### WHAT YOU NEED TO DO
Copy the whole listing below line for line, changing nothing.

Scene-based reasoning records:
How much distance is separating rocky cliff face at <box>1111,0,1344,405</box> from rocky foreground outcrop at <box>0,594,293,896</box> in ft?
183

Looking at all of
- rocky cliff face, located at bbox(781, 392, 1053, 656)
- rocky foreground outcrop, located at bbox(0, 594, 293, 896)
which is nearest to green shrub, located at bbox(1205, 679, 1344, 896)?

### FULL SOLUTION
How much distance is separating rocky cliff face at <box>1111,0,1344,405</box> from rocky foreground outcrop at <box>0,594,293,896</box> in ft?
183

Looking at all of
- rocky cliff face, located at bbox(781, 392, 1053, 656)
- rocky foreground outcrop, located at bbox(0, 594, 293, 896)
which is nearest to green shrub, located at bbox(1205, 679, 1344, 896)?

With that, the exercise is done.